I understand there are people who can help you re register a car and who speak excellent Spanish. One such is: Lorraine 606 067 251/966 764 876 email [email protected]. Perhaps it would be worth sending an e mail?


----------



## gus-lopez (Jan 4, 2010)

Twain said:


> Sorry, to buy a new car is not an option.
> Long term rental was not a cheap option either.
> 
> I know that tourist plates often are used as export plates but this is not the case here as I'm not buying/selling/exporting anything, just using my own car for a longer period then allowed as a tourist.
> ...


No, A British owner , or any owner from within the EC community has two options after 6 months . 
1) leave the country
2) change it on to spanish plates. 
Tourist plates are solely for the purpose of allowing a non-Eu citizen to puchase a vehicle , free of tax, drive it around for a maximum period of 6 months in any one year ( although this can be extended a few times ) then import & register the car in their own country.

In addition, although Norway is not in the European Community , it is in the European Economical Space, along with Lichtenstein & Iceland, & it's citizens are treated exactly the same as EC citizens residing in another country. 
See here. Number 1.
Ciudadanos Europeos


----------



## xabiaxica (Jun 23, 2009)

Calas felices said:


> I understand there are people who can help you re register a car and who speak excellent Spanish. One such is: Lorraine 606 067 251/966 764 876 email [email protected]. Perhaps it would be worth sending an e mail?


yes, there are many many people who can

it's also perfectly possible to do it yourself


even if you don't speak Spanish


----------



## Guest (Sep 8, 2010)

I really don´t get this law, how do people that come here in a campervan or similar and drive around the country for a year or two on holiday manage? There is absolutely no way anyone is going to matriculate anything onto Spanish plates only for them to change it back when they drive out of Spain


----------



## gus-lopez (Jan 4, 2010)

ShinyAndy said:


> I really don´t get this law, how do people that come here in a campervan or similar and drive around the country for a year or two on holiday manage? There is absolutely no way anyone is going to matriculate anything onto Spanish plates only for them to change it back when they drive out of Spain


No , they don't most go back for mot etc, but some don't.

▶ **Records provided**
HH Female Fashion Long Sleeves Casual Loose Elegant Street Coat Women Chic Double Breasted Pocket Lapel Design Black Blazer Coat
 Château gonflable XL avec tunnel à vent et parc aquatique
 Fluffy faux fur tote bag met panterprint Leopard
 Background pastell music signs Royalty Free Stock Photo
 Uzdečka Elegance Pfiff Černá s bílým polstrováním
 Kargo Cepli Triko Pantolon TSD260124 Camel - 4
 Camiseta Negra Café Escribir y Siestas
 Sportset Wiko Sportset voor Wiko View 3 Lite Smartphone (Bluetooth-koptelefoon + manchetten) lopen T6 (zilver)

▶ **Problem description**
Please reproduce the forum thread above about keeping a foreign car in Spain, in full and unchanged from its first line to its last.

▶ **Output below**
I understand there are people who can help you re register a car and who speak excellent Spanish. One such is: Lorraine 606 067 251/966 764 876 email [email protected]. Perhaps it would be worth sending an e mail?


----------



## gus-lopez (Jan 4, 2010)

Twain said:


> Sorry, to buy a new car is not an option.
> Long term rental was not a cheap option either.
> 
> I know that tourist plates often are used as export plates but this is not the case here as I'm not buying/selling/exporting anything, just using my own car for a longer period then allowed as a tourist.
> ...


No, A British owner , or any owner from within the EC community has two options after 6 months . 
1) leave the country
2) change it on to spanish plates. 
Tourist plates are solely for the purpose of allowing a non-Eu citizen to puchase a vehicle , free of tax, drive it around for a maximum period of 6 months in any one year ( although this can be extended a few times ) then import & register the car in their own country.

In addition, although Norway is not in the European Community , it is in the European Economical Space, along with Lichtenstein & Iceland, & it's citizens are treated exactly the same as EC citizens residing in another country. 
See here. Number 1.
Ciudadanos Europeos


----------



## xabiaxica (Jun 23, 2009)

Calas felices said:


> I understand there are people who can help you re register a car and who speak excellent Spanish. One such is: Lorraine 606 067 251/966 764 876 email [email protected]. Perhaps it would be worth sending an e mail?


yes, there are many many people who can

it's also perfectly possible to do it yourself


even if you don't speak Spanish


----------



## Guest (Sep 8, 2010)

I really don´t get this law, how do people that come here in a campervan or similar and drive around the country for a year or two on holiday manage? There is absolutely no way anyone is going to matriculate anything onto Spanish plates only for them to change it back when they drive out of Spain


----------



## gus-lopez (Jan 4, 2010)

ShinyAndy said:


> I really don´t get this law, how do people that come here in a campervan or similar and drive around the country for a year or two on holiday manage? There is absolutely no way anyone is going to matriculate anything onto Spanish plates only for them to change it back when they drive out of Spain


No , they don't most go back for mot etc, but some don't.